(SOURCE EXCERPT)
↓
For example, given the input data above and X=3, the following would be
valid output:
1426828028
1426828066
1426828056
Note that the output does not need to be in any particular order. Multiple instances
of the same numeric value count as distinct records of the total X. So if we have 4
records with values: 200, 200, 115, 110 and X=2 then the result must consist of the two
IDs that point to 200 and 200 and no more.
Notice: take into account extremely large files.
My idea and brief implementation:
Sorting by k-largest values
1st way: I want to read file content into multimap then iterate k elements to output
2nd way: Read file data into a vector<pair<int, int>> then use heap sort (priority queue).
I'm wondering which way has better time complexity & higher performance? Time complexity of 2nd way should be nlog(n). Is time complexity of 1st way log(n)? Please tell me both time & space complexity of the above methods and suggest any other better methods.
Besides, the input file is huge, so I think of using external sort. But I haven't done it before. I'd appreciate if someone can instruct me or write sample code of it for my better understanding.
Anyways, it's not required to sort output. We only need to print X-largest values in any order. So I'm wondering whether I need to do any sorting algorithm. The requirement to print the X-largest values in any order is weird, because we must sort it in descending order before printing. So I even don't know why it says "in any order" as if it makes the problem easier.
My brief code:
#include <iostream>
#include <fstream>
#include <string>
#include <algorithm>
//#include "stdafx.h"
using namespace std;
std::multimap<int, int> mp;
typedef std::pair<std::string, int> mypair;
struct IntCmp {
bool operator()(const mypair &lhs, const mypair &rhs) {
return lhs.second < rhs.second;
}
};
void printK(const std::map<std::string,int> &mymap, int k) {
std::vector<mypair> myvec(mymap.begin(), mymap.end());
assert(myvec.size() >= k);
std::partial_sort(myvec.begin(), myvec.begin() + k, myvec.end(), IntCmp());
for (int i = 0; i < k; ++i) {
std::cout << i << ": " << myvec[i].first
<< "-> " << myvec[i].second << "\n";
}
}
void readinfo(std::istream& in)
{
std::string s, ID, Value;
//while(getline(in, s))
while(in >> ID >> Value)
std::cout << s << '\n';
}
int main (int argc, char **argv) {
if (argc > 1) { /* read from file if given as argument */
std::ifstream fin (argv[1]);
if (fin.is_open())
readinfo(fin);
else
{
std::cerr << "error: Unable to open file " << argv[1] << '\n';
return 1;
}
}
else
// No input file has been passed in the command line.
// Read the data from stdin (std::cin).
{
readinfo(std::cin);
}
return 0;
}
But I don't know how to split the huge file to sort and combine back together. Please tell me how to fix my code for this problem.
↑
(DATA ENTRIES)
↓
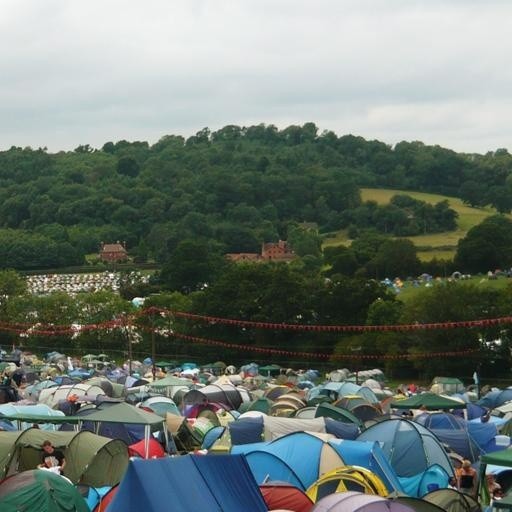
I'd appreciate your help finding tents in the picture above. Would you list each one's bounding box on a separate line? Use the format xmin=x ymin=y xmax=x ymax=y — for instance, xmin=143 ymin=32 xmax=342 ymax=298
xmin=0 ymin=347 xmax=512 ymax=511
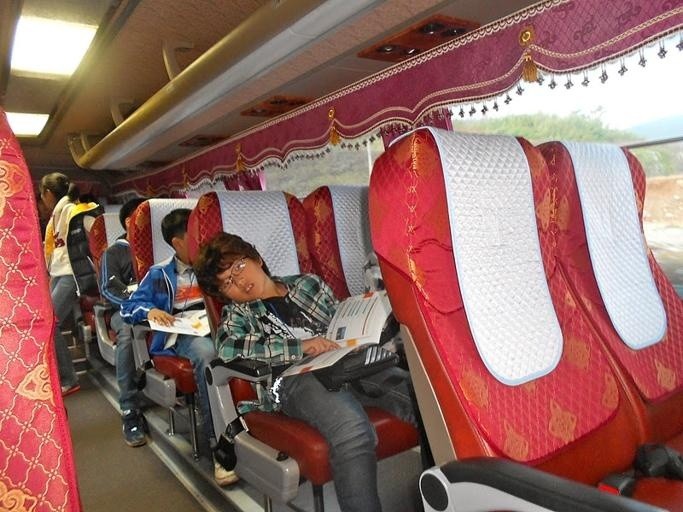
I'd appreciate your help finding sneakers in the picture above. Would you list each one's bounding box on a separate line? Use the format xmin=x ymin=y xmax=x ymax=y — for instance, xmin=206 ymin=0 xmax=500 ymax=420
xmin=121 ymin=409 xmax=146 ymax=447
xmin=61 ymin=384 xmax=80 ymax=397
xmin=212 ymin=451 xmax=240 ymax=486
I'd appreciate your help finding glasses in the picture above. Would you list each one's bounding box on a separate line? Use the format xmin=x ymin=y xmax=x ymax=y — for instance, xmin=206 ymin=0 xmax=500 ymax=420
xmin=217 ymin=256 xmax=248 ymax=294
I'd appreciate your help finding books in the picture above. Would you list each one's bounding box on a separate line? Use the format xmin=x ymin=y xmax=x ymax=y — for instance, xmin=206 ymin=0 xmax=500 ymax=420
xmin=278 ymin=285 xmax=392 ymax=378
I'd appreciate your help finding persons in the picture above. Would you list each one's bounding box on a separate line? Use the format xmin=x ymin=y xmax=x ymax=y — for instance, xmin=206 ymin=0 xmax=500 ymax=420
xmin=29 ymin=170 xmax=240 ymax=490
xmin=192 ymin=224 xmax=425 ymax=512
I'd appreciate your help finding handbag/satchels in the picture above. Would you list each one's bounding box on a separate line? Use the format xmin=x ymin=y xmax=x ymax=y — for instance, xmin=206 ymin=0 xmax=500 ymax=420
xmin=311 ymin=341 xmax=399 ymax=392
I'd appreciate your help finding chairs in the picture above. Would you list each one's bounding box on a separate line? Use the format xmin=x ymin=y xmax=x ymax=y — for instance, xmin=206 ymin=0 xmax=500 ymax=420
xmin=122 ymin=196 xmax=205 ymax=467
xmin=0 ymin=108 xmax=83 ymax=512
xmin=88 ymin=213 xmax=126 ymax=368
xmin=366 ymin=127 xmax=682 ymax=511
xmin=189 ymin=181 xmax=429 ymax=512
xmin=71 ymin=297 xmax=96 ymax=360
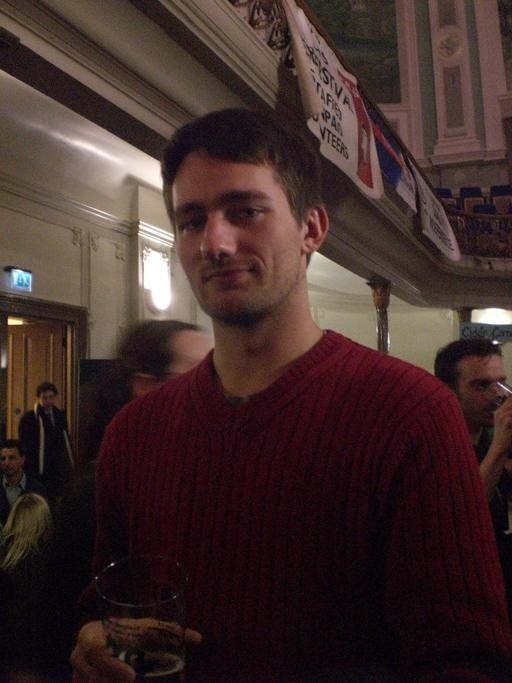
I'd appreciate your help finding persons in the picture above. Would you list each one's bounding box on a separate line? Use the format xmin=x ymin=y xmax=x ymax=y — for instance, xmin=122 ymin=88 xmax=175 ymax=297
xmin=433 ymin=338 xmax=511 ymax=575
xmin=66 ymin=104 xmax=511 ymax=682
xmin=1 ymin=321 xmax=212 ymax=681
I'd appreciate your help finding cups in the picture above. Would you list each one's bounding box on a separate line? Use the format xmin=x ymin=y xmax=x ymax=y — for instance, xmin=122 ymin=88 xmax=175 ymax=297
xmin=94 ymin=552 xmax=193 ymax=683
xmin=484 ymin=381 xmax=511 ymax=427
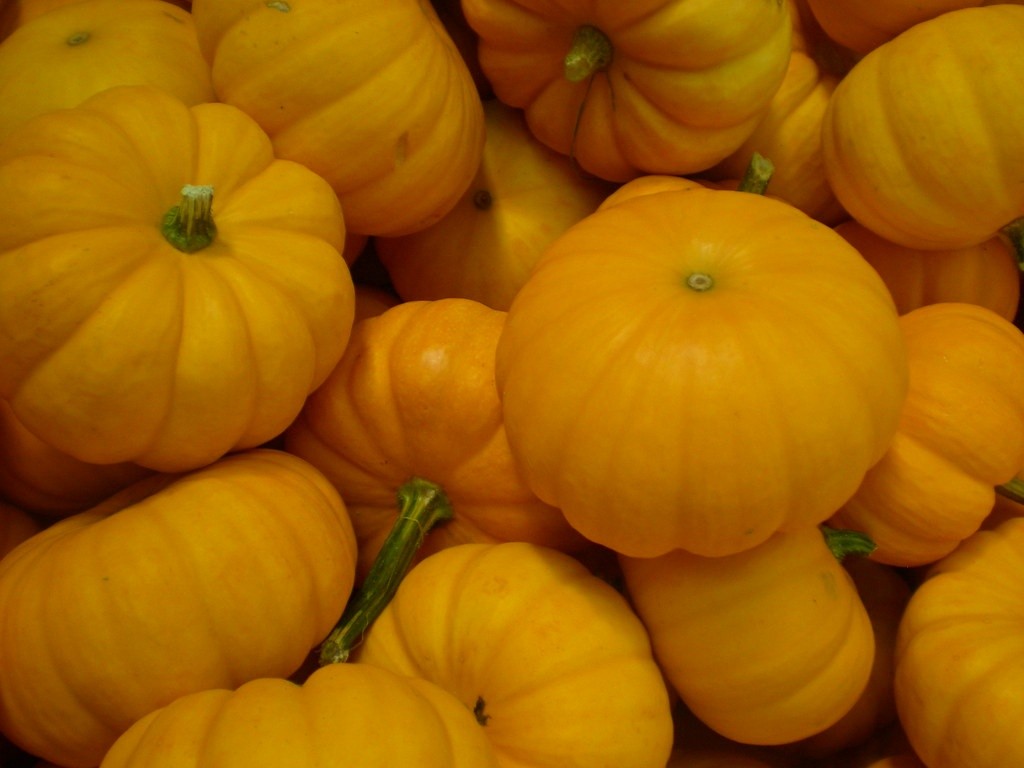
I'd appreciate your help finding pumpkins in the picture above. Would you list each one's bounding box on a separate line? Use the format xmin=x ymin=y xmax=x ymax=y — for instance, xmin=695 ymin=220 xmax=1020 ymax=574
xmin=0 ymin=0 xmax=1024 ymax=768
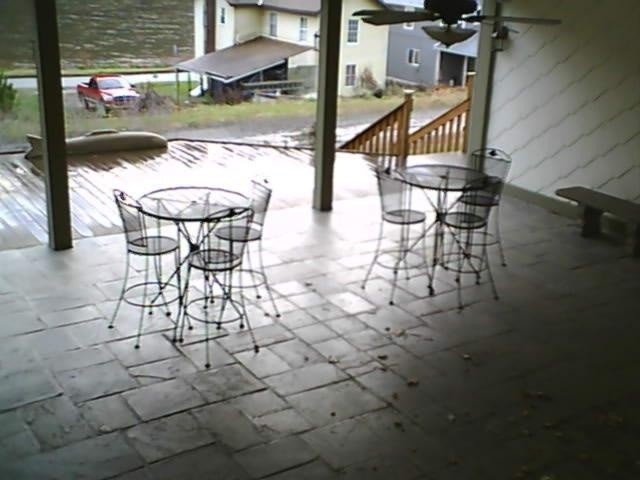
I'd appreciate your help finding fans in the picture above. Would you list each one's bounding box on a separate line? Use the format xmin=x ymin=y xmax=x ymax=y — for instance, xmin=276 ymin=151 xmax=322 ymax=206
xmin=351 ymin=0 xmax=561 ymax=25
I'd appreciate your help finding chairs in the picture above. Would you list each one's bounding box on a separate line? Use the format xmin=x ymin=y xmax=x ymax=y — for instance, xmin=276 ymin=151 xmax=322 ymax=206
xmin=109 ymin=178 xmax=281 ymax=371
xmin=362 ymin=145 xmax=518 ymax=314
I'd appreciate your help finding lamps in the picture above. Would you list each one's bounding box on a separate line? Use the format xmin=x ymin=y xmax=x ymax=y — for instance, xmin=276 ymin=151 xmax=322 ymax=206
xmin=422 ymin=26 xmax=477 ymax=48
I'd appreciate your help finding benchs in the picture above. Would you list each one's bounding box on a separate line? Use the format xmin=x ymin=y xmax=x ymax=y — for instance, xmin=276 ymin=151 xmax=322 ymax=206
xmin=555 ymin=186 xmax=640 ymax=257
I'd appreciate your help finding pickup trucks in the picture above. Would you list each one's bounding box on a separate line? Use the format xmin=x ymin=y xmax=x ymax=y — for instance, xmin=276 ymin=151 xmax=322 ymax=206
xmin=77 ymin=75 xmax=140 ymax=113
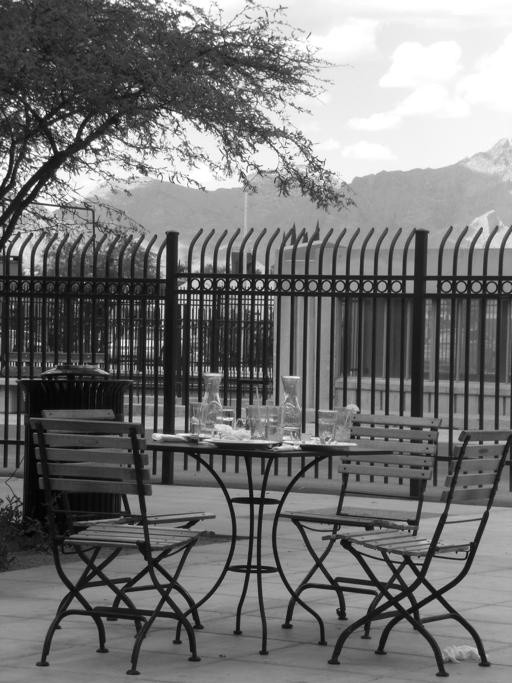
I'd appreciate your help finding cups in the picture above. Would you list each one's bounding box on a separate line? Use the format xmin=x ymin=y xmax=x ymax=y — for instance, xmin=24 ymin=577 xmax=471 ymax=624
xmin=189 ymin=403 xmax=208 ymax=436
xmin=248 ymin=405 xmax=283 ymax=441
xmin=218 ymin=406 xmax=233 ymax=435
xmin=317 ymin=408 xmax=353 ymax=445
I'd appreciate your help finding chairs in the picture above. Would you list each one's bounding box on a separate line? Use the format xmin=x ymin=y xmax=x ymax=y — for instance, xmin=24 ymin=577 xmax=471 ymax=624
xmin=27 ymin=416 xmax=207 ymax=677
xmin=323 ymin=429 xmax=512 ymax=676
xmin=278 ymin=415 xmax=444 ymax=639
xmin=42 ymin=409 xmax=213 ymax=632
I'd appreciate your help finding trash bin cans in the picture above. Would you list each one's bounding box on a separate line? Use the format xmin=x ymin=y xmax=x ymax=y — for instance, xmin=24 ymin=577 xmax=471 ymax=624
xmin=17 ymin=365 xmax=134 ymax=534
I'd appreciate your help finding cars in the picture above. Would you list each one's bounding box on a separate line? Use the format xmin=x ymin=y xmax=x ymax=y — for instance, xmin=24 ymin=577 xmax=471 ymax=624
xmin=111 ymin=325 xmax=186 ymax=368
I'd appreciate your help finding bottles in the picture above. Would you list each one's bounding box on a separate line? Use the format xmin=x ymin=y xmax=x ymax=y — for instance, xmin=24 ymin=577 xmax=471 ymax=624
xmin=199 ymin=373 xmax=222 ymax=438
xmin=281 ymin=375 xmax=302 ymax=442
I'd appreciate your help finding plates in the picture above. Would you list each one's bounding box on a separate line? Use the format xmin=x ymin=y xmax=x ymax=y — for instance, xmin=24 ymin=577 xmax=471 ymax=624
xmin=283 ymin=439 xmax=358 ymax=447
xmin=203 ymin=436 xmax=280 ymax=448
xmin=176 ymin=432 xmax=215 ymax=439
↑
(REQUIRED ACTIONS)
#1 Write out the part of the post from "My idea and" to "my better understanding.".
#2 Answer these questions about the post:
(a) In the case of four records with X=2, which two values must the resulting IDs point to?
(b) Into what structure does the first approach read the file data?
(c) What time complexity does the writer give for the second approach?
The records have no connection to the post.

(TASK RESULTS)
#1
My idea and brief implementation:
Sorting by k-largest values
1st way: I want to read file content into multimap then iterate k elements to output
2nd way: Read file data into a vector<pair<int, int>> then use heap sort (priority queue).
I'm wondering which way has better time complexity & higher performance? Time complexity of 2nd way should be nlog(n). Is time complexity of 1st way log(n)? Please tell me both time & space complexity of the above methods and suggest any other better methods.
Besides, the input file is huge, so I think of using external sort. But I haven't done it before. I'd appreciate if someone can instruct me or write sample code of it for my better understanding.

#2
(a) 200 and 200.
(b) A multimap.
(c) nlog(n).